Important aspects to consider when releasing new software are:

README
You should provide a README file. This acts as an entry point to your repository and should include a description of the software, installation instructions, and any other important information.

Documentation
It is important to provide clear documentation for the software, including installation instructions, usage guidelines, and API references. This will help users understand how to use the software and will also make it easier for other developers to contribute to the project. Commenting your code is also important as it helps guiding developers through the logic that you implemented. For example, Read the Docs and MkDocs, are two popular platforms that simplify generation, building and hosting of technical documentation for your software.

License
It is important to include a license with the software that specifies the terms of use and distribution, but also protects the intellectual property of the software developers. There are a number of websites that you can use to help you choose an appropriate license for your software, for example: Choose a License and the Public License Selector.

Versioning
Using a consistent versioning scheme, such as Semantic versioning, is also a good practice. Semantic versioning is a convention for versioning software releases that follows a specific format: major.minor.patch. When releasing software, it is often useful to work with multiple branches, for example: feature branches, release branches and hotfix branches. This can help to isolate changes and ensure that the software is stable before it is released.

Testing
It is important to thoroughly test the software before releasing it to ensure that it is stable and as much bug-free as possible. This may involve conducting various types of testing, such as unit testing, integration testing, and acceptance testing.

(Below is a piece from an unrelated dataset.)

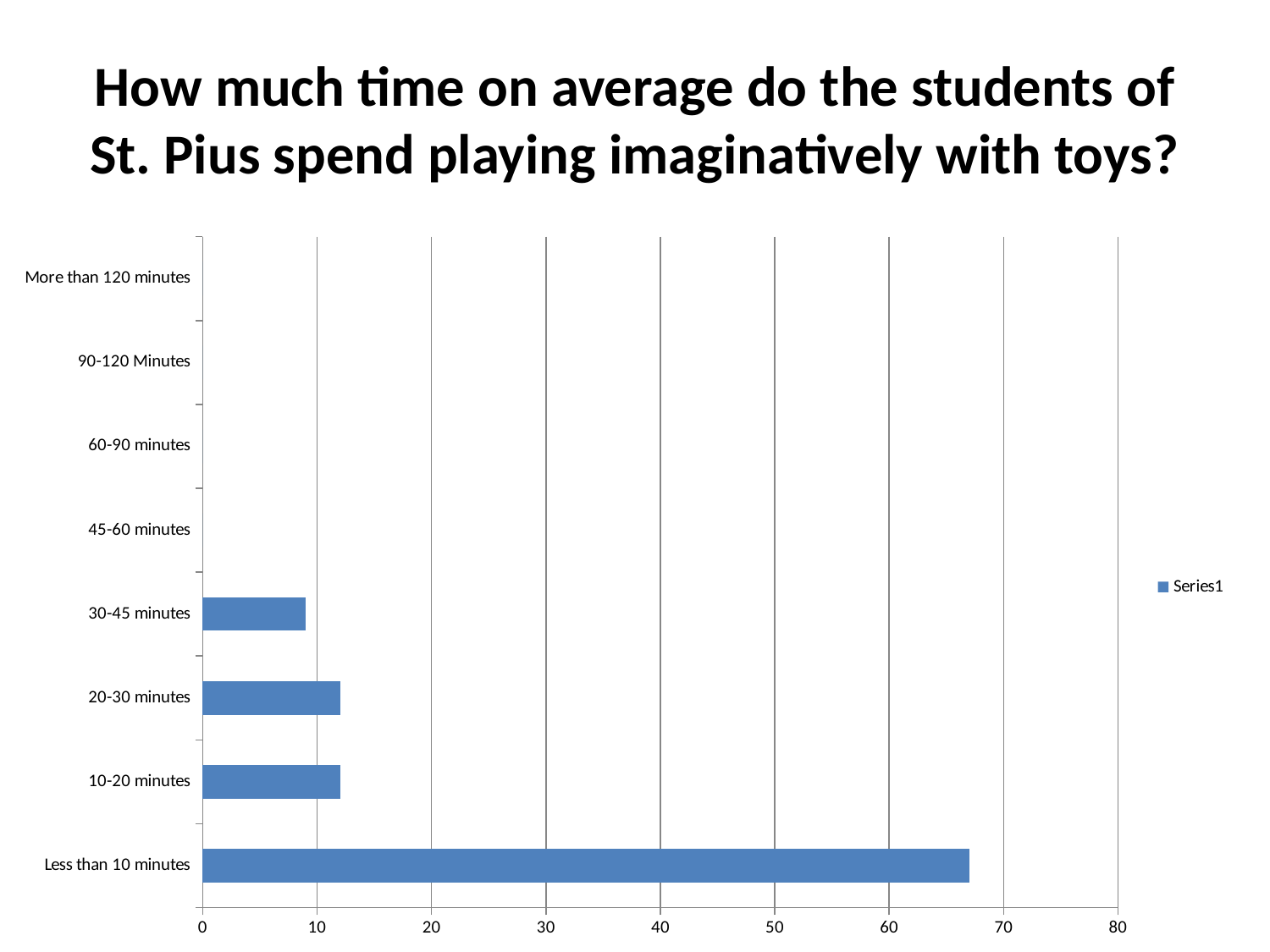
Which category has the highest value? Less than 10 minutes What is the name of the series shown in the legend? Series1 Is the value for 10-20 minutes greater or less than 20? less Is the value for Less than 10 minutes greater or less than 70? less Which is larger, the value for Less than 10 minutes or the value for 20-30 minutes? Less than 10 minutes Is the value for Less than 10 minutes greater or less than 60? greater What is the highest value shown on the horizontal axis? 80 What kind of chart is shown on the slide? bar chart How many categories are shown on the chart? 8 Which is larger, the value for 20-30 minutes or the value for 30-45 minutes? 20-30 minutes How many series does the legend list? 1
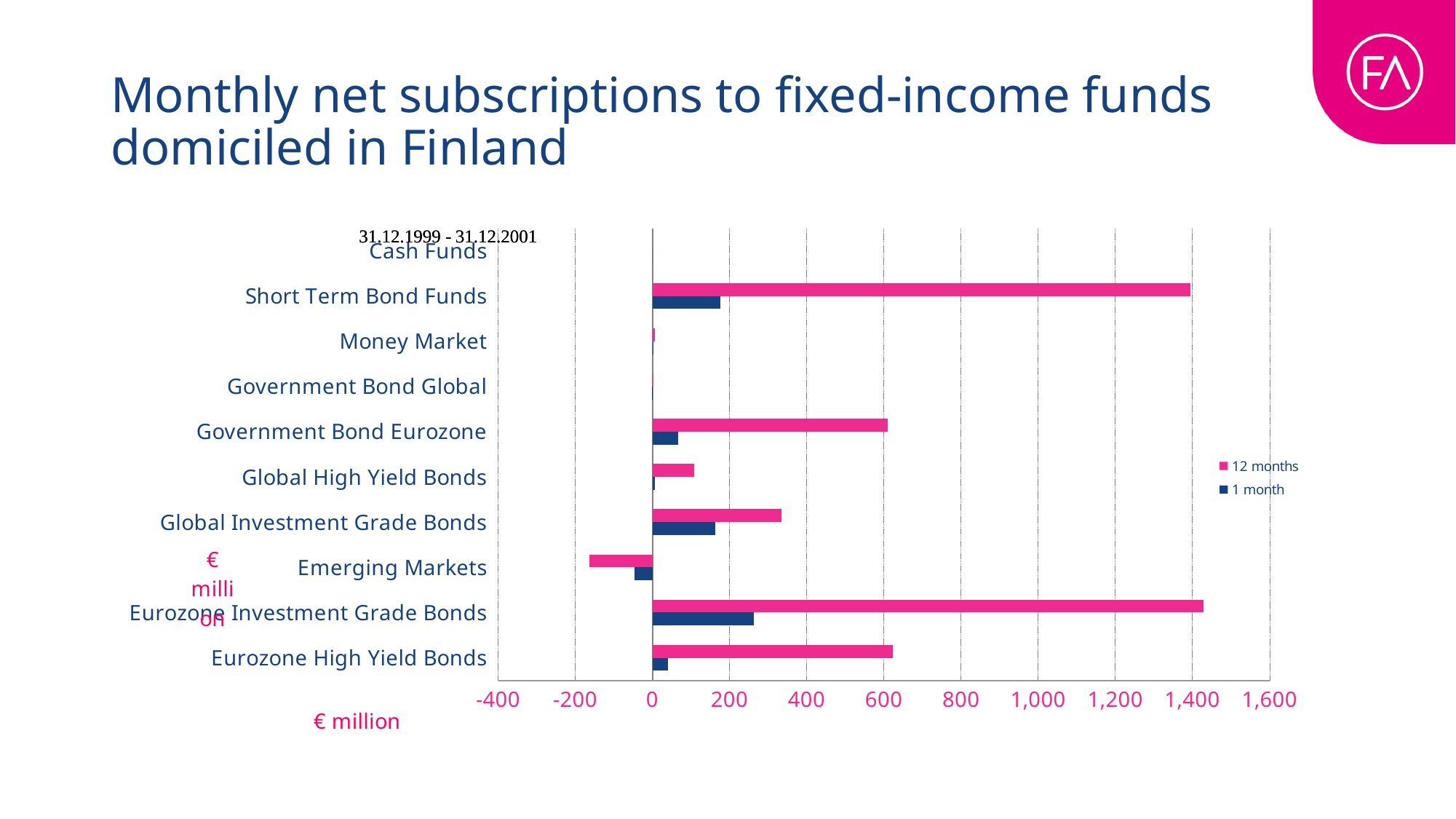
What unit is shown on the horizontal axis of the chart? € million Which category has the lowest 12 months value? Emerging Markets Which is larger for the 12 months series: Government Bond Eurozone or Global High Yield Bonds? Government Bond Eurozone Is the 12 months value for Emerging Markets greater or less than -100? less Which category has the lowest 1 month value? Emerging Markets How many series does the legend list? 2 How many fund categories are shown on the vertical axis? 10 Which is larger for the 1 month series: Short Term Bond Funds or Government Bond Eurozone? Short Term Bond Funds What kind of chart is shown on the slide? bar chart Is the 12 months value for Short Term Bond Funds greater or less than 1,200? greater Is the 12 months value for Global Investment Grade Bonds greater or less than 200? greater Which category has the highest 1 month value? Eurozone Investment Grade Bonds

In addition to software testing, code reviewing and pair-programming are important practices that can help to improve the quality of code and increase collaboration among team members.

Concluding remarks

With all this being said, do not forget to be simple, be transparent and be your own best user³, when developing and releasing new software. Also, do not forget to take credit for your work (e.g. publishing about your software in the Journal of Open Source Software). Above all, don’t forget that better software leads to better research, and that is what matters the most.

¹Pair-programming illustration from invensis’s.

²Git reference sheet from NeSI.

³Prlić A, Procter JB. Ten simple rules for the open development of scientific software. PLoS Comput Biol. 2012;8(12):e1002802.